- _ИСХОДНЫЙ ТЕКСТ_:
Как их только сегодня не называют: и беженцами, и вынужденными переселенцами, и мигрантами. Но людям из Абхазии, Таджикистана, Молдавии, Прибалтики, Закавказья от этого ни тепло, ни жарко. Все они считают себя беженцами. Людьми, которые хотят связать с Россией свою дальнейшую жизнь. Позади - оставленные или разграбленные дома. Впереди... Впрочем, что там впереди, если все вышеприведенные обозначения беженцев суть того, что людей, которых изгоняют из новодемократических образований, уже здесь, в России, местные крючкотворы пытаются разделить на категории, совершенно не беря в расчет, что человек, поднимающийся с места, даже в Прибалтике, делает это не по своей воле. И все русские, и не только они (есть много смешанных браков), сутью своей беженцы. А деление их при помощи разного юридического обзывания - это желание юриспрудов разделить их на касты, каждой из которой должен перепасть свой кусочек социальной заботы России.
Впрочем, есть ли она, эта забота!
Попытка первая
- Послушай, приватизатор, - позвонил я товарищу, - возникла идея!
Друг, порядком уставший от моих идей, вздохнул, но выслушал все, не прерывая.
- Хорошо, сходим, - в итоге согласился он.

- _ИСХОДНЫЕ МАТЕРИАЛЫ_:
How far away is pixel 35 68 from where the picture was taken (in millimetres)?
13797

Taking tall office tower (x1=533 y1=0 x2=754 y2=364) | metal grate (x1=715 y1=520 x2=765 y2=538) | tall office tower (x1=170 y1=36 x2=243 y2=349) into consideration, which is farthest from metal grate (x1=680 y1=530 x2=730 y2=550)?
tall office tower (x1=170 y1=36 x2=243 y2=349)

- _ЧТО НУЖНО СДЕЛАТЬ_:
1. Из каких мест, по тексту о беженцах, приезжают люди, которые считают себя беженцами?
2. Продолжите текст о беженцах, начав сразу после его последней фразы.
Перечень не имеет отношения к тексту о беженцах.

- _ПИСЬМЕННЫЕ ОТВЕТЫ_:
1. Из Абхазии, Таджикистана, Молдавии, Прибалтики и Закавказья.

2.
На следующий день мы были в ЖЭКе. Когда подошла очередь к окошечку, товарищ со слезой в голосе сказал: "Это мой друг по армии. Он беженец. Ему негде жить. У меня приватизированная двухкомнатная квартира. Я хочу прописать его у нас. Жена не возражает. Готовы заполнить любые бумаги".
Девушка страдальчески посмотрела на меня и ответила: "Я лично не против. Но у нас порядок. Идите в отделение милиции. Если разрешат, тогда сразу пропишем".
Тут же мы отправились туда, куда нас послали. Опять выстояли очередь и решительно шагнули в кабинет начальника паспортного стола.
- Не имею права, - сразу отказывает майор. - У него должно быть удостоверение беженца. По нему оформляется временная прописка, на 45 суток, Затем мы ее продлеваем. Еще на такой же период.
- Но это моя квартира! - взрывается друг оттого, что его собственность оказывается на деле не совсем его. - Когда я оформлял документы, мне сказали, что я могу прописывать, кого хочу.
- Это не так! Конечно, свою квартиру вы можете или продать, или подарить, но прописать в ней имеете право только ближайших родственников, да и то в исключительных случаях.
- Нет, - говорит твердо майор. - Закон о прописке никто не отменял.
В коридоре друг затяжно и яростно матерится. Происшедший разговор надолго выбивает его из колеи. Немало дней было потрачено на оформление приватизационных документов.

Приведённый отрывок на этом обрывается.